Trascrivi tutte le voci che seguono riga per riga, senza cambiare nulla, ma lascia fuori le immagini.

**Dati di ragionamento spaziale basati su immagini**

---*---

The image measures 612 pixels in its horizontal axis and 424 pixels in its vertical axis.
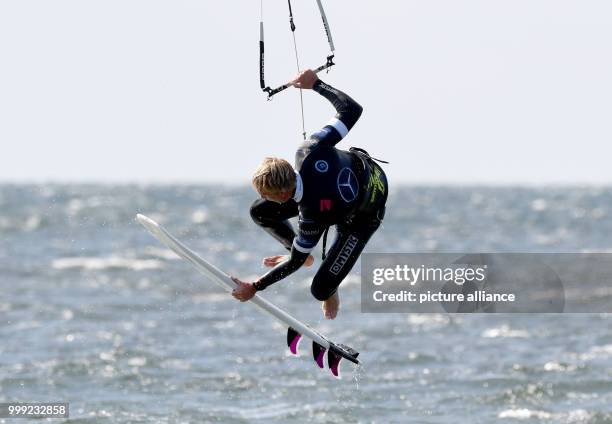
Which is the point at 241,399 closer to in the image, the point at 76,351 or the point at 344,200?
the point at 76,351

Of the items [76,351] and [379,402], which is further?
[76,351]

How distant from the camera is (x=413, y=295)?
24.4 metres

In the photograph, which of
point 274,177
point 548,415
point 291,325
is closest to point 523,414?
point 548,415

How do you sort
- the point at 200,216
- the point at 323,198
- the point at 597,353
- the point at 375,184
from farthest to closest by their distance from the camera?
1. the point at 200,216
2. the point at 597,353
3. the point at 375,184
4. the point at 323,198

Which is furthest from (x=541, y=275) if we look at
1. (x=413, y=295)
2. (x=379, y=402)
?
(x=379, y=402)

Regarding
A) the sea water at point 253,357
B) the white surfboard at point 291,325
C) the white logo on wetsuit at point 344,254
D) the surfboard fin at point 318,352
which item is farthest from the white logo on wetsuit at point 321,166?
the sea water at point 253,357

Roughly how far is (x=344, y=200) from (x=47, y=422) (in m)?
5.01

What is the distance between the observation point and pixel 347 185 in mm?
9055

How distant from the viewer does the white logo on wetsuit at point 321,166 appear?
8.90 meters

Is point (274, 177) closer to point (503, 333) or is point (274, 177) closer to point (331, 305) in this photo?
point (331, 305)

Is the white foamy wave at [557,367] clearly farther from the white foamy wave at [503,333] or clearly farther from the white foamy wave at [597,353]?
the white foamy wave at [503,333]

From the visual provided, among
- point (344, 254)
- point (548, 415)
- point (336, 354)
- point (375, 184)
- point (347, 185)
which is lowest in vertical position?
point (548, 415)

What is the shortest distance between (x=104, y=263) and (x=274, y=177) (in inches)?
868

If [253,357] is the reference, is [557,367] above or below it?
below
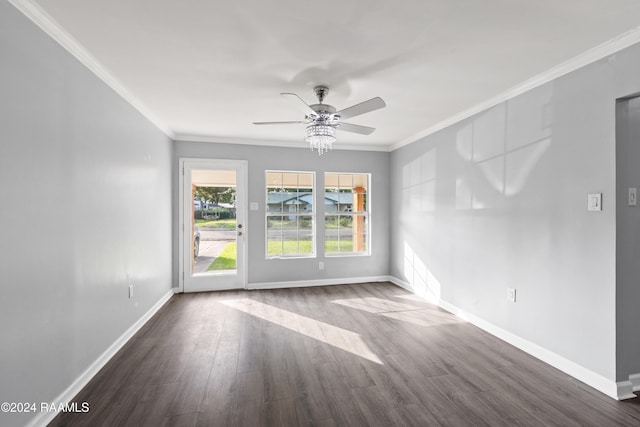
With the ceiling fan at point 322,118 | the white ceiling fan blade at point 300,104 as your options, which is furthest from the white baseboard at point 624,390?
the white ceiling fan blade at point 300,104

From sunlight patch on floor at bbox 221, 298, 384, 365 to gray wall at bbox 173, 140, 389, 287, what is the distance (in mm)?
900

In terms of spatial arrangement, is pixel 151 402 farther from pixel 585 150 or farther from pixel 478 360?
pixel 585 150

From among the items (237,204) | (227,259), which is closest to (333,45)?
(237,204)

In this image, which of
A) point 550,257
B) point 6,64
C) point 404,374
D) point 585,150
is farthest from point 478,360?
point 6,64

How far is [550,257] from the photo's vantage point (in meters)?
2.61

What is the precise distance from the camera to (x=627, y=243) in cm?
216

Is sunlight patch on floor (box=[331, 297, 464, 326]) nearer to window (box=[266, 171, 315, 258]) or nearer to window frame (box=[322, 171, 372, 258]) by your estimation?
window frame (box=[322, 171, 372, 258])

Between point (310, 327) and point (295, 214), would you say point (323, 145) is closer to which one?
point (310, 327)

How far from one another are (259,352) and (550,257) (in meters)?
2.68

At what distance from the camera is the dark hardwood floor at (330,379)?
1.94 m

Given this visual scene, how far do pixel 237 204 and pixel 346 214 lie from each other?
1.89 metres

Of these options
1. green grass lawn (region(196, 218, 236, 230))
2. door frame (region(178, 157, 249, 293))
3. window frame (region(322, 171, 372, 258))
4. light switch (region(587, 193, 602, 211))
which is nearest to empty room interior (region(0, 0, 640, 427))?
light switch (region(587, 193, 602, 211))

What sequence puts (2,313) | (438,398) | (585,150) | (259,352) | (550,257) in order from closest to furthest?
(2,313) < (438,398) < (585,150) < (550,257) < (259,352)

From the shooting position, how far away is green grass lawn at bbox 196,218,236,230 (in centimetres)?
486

---*---

**Problema risolto**
The image measures 612 pixels in its horizontal axis and 424 pixels in its vertical axis.
Which is the point at 241,399 closer to in the image, the point at 76,351 or the point at 344,200?
the point at 76,351

Of the items [76,351] and [379,402], which is further?
[76,351]

How distant from the camera is (x=413, y=295)?
24.4 metres

In the photograph, which of
point 274,177
point 548,415
point 291,325
is closest to point 523,414?
point 548,415

How do you sort
- the point at 200,216
- the point at 323,198
- the point at 597,353
- the point at 375,184
from farthest to closest by their distance from the camera?
1. the point at 200,216
2. the point at 597,353
3. the point at 375,184
4. the point at 323,198

Which is furthest from (x=541, y=275) if we look at
1. (x=413, y=295)
2. (x=379, y=402)
?
(x=379, y=402)

Regarding
A) the sea water at point 253,357
B) the white surfboard at point 291,325
C) the white logo on wetsuit at point 344,254
D) the surfboard fin at point 318,352
which item is farthest from the white logo on wetsuit at point 321,166?
the sea water at point 253,357

Roughly how far is (x=344, y=200) from (x=47, y=422) (in m)?
5.01

What is the distance between the observation point and pixel 347 185 in mm?
9055

How distant from the viewer does the white logo on wetsuit at point 321,166 appear?
8.90 meters

Is point (274, 177) closer to point (503, 333) or is point (274, 177) closer to point (331, 305) in this photo?
point (331, 305)

Is the white foamy wave at [557,367] clearly farther from the white foamy wave at [503,333] or clearly farther from the white foamy wave at [597,353]?
the white foamy wave at [503,333]

From the visual provided, among
- point (344, 254)
- point (548, 415)
- point (336, 354)
- point (375, 184)
- point (347, 185)
which is lowest in vertical position?
point (548, 415)

What is the shortest distance between (x=104, y=263) and (x=274, y=177) (in inches)?
868

If [253,357] is the reference, is [557,367] above or below it?
below
With the ceiling fan at point 322,118 | the white ceiling fan blade at point 300,104 as your options, which is furthest from the white baseboard at point 624,390?
the white ceiling fan blade at point 300,104

From sunlight patch on floor at bbox 221, 298, 384, 365 to gray wall at bbox 173, 140, 389, 287, what is the distance (in mm)?
900

In terms of spatial arrangement, is pixel 151 402 farther from pixel 585 150 or farther from pixel 478 360?
pixel 585 150

From among the items (237,204) | (227,259), which is closest to (333,45)?
(237,204)

In this image, which of
A) point 550,257
B) point 6,64
C) point 404,374
D) point 585,150
is farthest from point 478,360?
point 6,64

How far is [550,257] from the photo's vantage point (in meters)?
2.61

What is the precise distance from the camera to (x=627, y=243) in cm?
216

Is sunlight patch on floor (box=[331, 297, 464, 326]) nearer to window (box=[266, 171, 315, 258]) or nearer to window frame (box=[322, 171, 372, 258]) by your estimation?
window frame (box=[322, 171, 372, 258])

Between point (310, 327) and point (295, 214), would you say point (323, 145) is closer to which one?
point (310, 327)

How far from one another are (259,352) and (550,257) (in meters)?
2.68

At what distance from the camera is the dark hardwood floor at (330,379)?
1.94 m

Given this visual scene, how far do pixel 237 204 and pixel 346 214 lie from each other?
1.89 metres

Of these options
1. green grass lawn (region(196, 218, 236, 230))
2. door frame (region(178, 157, 249, 293))
3. window frame (region(322, 171, 372, 258))
4. light switch (region(587, 193, 602, 211))
which is nearest to empty room interior (region(0, 0, 640, 427))?
light switch (region(587, 193, 602, 211))

What sequence puts (2,313) | (438,398) | (585,150) | (259,352) | (550,257) in order from closest to furthest?
(2,313) < (438,398) < (585,150) < (550,257) < (259,352)

From the shooting position, how far away is green grass lawn at bbox 196,218,236,230 (in centimetres)?
486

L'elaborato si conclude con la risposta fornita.